At nearly three hours, Catarina Ruivo’s sprawling documentary seeks to halt the march of death. When her grandmother Júlia died, she left behind a treasure trove of letters, written between 1946 and 1957 when she was living in Mozambique, then under Portuguese colonial rule. Read out by actor Rita Durão, this correspondence captures the hopes and dreams of a young woman, newly married and adapting to a foreign land. The voiceover is paired with Ruivo’s footage of present-day, independent Mozambique, images that breathe a second life into these messages from the past.
The juxtaposition between Júlia’s writings and the Mozambican cityscapes recalls Chantal Akerman’s seminal News from Home (1978), in which Akerman combined her narration of her mother’s letters with languid shots of New York City to reveal the intricacies of the mother-daughter relationship and the rhythm of urban living. My Grandmother Trelotótó doesn’t quite achieve such cinematic alchemy. Júlia’s letters, while seemingly benevolent, betray a colonial gaze that erases the hardships endured by the local population (a fact acknowledged by Ruivo in an artist’s statement). The way Mozambique is framed – quotidian scenes full of anonymous faces – appears merely illustrative; it does little to complicate or push against Júlia’s problematised point of view.

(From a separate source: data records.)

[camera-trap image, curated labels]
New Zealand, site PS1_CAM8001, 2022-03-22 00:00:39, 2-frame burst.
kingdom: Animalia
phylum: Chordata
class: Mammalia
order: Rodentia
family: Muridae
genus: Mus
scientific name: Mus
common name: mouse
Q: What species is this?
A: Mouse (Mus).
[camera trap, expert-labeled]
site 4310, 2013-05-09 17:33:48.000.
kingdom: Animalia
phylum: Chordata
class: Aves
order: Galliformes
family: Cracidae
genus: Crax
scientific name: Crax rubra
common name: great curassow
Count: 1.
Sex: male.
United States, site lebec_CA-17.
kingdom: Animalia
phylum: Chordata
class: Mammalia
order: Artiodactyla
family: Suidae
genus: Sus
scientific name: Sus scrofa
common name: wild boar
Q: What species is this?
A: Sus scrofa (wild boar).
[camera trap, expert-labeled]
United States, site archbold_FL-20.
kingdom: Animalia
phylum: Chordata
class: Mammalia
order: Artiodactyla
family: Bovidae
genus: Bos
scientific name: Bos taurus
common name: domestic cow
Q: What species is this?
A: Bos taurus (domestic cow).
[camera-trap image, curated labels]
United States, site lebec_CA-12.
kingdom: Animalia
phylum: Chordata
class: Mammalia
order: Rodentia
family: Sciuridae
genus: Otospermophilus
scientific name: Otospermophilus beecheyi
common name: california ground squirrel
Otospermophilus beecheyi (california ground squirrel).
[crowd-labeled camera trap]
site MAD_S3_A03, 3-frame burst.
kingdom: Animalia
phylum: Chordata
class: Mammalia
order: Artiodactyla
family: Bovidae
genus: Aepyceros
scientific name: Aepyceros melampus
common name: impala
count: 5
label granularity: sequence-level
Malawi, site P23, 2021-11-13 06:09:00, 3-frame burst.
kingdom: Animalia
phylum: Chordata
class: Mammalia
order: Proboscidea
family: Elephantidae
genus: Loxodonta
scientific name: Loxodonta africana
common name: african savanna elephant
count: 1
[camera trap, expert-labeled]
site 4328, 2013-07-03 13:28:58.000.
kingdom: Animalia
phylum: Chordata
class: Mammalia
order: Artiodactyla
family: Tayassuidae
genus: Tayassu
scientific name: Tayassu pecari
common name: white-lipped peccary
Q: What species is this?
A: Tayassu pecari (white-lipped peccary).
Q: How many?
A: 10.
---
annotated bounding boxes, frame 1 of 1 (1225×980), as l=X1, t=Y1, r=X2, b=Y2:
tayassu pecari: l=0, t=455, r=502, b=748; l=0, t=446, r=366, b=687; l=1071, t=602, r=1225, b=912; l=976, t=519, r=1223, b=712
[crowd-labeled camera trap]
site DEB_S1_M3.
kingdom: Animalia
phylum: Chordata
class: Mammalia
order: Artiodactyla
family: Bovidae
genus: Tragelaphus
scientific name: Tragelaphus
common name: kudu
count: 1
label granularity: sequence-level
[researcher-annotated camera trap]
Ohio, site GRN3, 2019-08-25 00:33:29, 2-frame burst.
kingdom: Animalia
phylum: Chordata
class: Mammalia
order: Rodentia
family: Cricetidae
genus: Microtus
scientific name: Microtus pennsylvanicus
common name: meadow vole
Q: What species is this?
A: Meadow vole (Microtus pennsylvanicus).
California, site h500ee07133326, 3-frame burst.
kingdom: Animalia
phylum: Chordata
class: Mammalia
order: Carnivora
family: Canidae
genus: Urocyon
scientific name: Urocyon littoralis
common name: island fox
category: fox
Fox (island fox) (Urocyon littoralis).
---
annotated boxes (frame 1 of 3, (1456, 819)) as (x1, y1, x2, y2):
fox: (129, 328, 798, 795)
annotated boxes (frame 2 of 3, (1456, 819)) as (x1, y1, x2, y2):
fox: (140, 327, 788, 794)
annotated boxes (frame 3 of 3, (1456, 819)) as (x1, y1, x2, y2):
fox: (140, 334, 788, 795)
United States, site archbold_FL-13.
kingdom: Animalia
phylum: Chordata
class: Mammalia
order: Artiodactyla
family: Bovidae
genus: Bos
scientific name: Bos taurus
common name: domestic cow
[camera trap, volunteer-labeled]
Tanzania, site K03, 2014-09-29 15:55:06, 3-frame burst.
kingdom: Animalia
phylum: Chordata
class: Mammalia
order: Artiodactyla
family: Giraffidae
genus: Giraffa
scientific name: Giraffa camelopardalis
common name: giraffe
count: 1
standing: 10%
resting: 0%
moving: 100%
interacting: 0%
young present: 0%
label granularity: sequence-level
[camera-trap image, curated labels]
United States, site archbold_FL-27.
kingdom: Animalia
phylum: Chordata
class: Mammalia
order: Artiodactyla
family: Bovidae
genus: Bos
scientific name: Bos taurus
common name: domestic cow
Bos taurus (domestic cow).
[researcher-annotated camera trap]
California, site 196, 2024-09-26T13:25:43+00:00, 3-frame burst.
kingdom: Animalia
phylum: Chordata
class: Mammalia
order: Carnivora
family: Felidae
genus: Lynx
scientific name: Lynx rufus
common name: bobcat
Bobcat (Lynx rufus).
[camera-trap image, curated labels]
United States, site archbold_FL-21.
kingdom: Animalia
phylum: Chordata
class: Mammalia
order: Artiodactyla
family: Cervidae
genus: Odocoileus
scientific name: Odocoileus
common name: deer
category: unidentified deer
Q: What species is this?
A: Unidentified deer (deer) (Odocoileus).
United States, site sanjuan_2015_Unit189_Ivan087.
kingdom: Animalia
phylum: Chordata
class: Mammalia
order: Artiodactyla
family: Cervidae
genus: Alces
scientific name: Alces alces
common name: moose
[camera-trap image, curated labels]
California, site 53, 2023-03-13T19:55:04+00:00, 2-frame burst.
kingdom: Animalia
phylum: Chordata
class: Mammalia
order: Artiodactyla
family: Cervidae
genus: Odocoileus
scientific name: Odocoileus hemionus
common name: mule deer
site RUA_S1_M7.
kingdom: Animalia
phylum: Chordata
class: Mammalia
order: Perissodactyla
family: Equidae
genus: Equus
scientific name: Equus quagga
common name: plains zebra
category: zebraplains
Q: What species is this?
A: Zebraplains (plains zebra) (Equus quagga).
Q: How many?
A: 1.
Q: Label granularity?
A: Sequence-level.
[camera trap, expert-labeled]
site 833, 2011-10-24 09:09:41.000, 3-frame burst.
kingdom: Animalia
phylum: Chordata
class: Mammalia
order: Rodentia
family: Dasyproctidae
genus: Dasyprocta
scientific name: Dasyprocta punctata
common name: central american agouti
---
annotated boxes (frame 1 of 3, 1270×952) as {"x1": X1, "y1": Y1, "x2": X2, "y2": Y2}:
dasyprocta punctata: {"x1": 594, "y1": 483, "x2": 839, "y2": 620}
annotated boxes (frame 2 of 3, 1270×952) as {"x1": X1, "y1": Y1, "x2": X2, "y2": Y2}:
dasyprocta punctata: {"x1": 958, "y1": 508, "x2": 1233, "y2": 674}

The lethargy of the Mozambique section is countered by video glimpses of Júlia’s final years back in Portugal, also shot by Ruivo. Here is where the film feels most reviving; these moments take in the older woman as she is, curious, active, and full of vitality. Ruivo also pays close attention to the rituals of rural life: painstaking scenes of dough being kneaded, and meal preparation. The documentary portrait could have turned into a protracted elegy if not for these sequences, which are filled with a dynamism more powerful than words.